## THE DATA
BEGIN

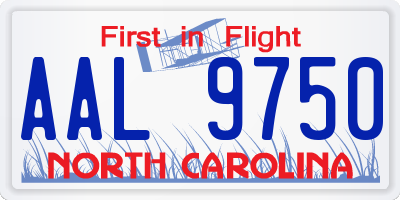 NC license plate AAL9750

END
BEGIN

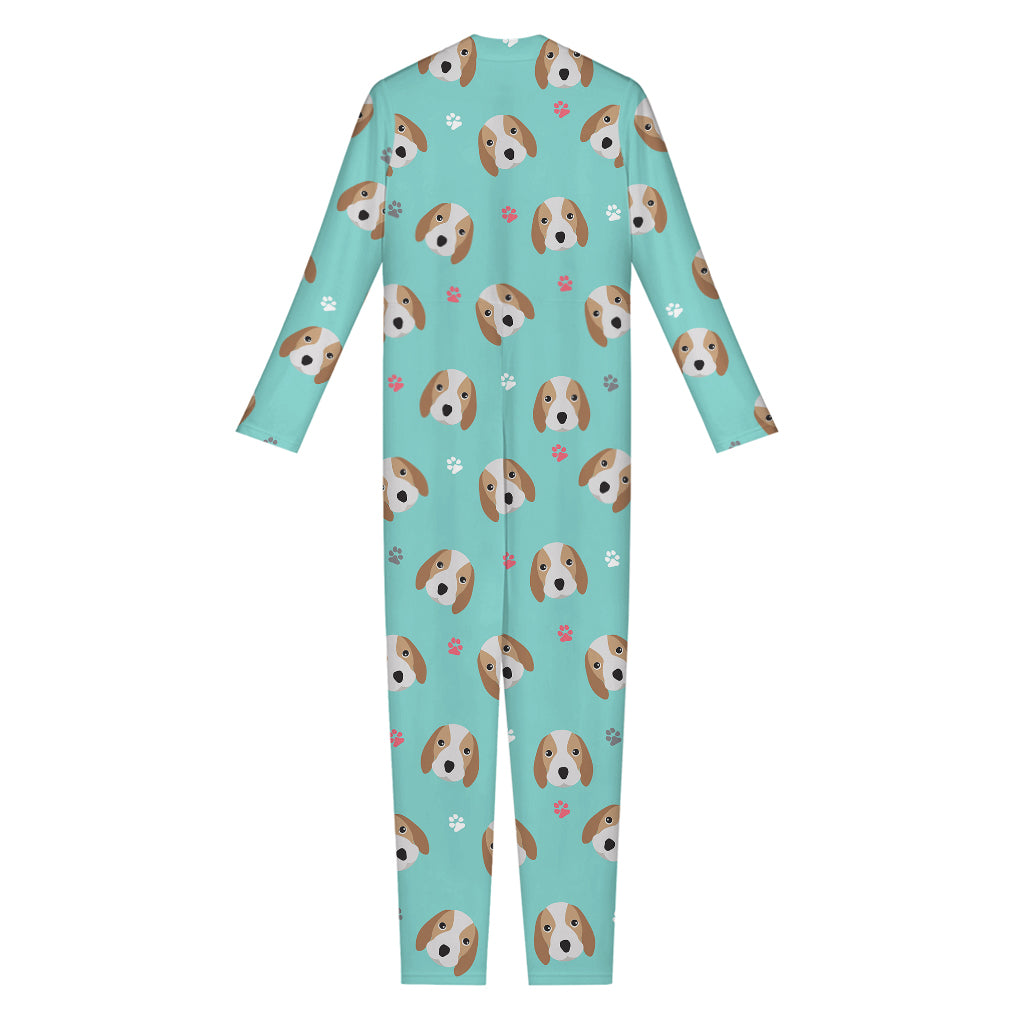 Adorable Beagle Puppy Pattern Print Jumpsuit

END
BEGIN

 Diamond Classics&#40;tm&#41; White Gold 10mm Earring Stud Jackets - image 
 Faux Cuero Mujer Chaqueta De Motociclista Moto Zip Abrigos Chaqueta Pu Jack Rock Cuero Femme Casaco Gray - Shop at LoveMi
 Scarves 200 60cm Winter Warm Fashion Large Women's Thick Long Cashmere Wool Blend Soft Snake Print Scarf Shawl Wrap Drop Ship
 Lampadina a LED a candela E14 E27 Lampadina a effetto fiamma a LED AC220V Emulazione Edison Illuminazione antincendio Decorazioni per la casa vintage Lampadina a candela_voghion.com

END

## WHAT NEEDS TO BE DONE
Please write out the entries above, from the one containing "Diamond Classics&#40;tm&#41; White" down to the one containing "Faux Cuero Mujer", exactly as they stand.

## EXERCISE RESULT
 Diamond Classics&#40;tm&#41; White Gold 10mm Earring Stud Jackets - image 
 Faux Cuero Mujer Chaqueta De Motociclista Moto Zip Abrigos Chaqueta Pu Jack Rock Cuero Femme Casaco Gray - Shop at LoveMi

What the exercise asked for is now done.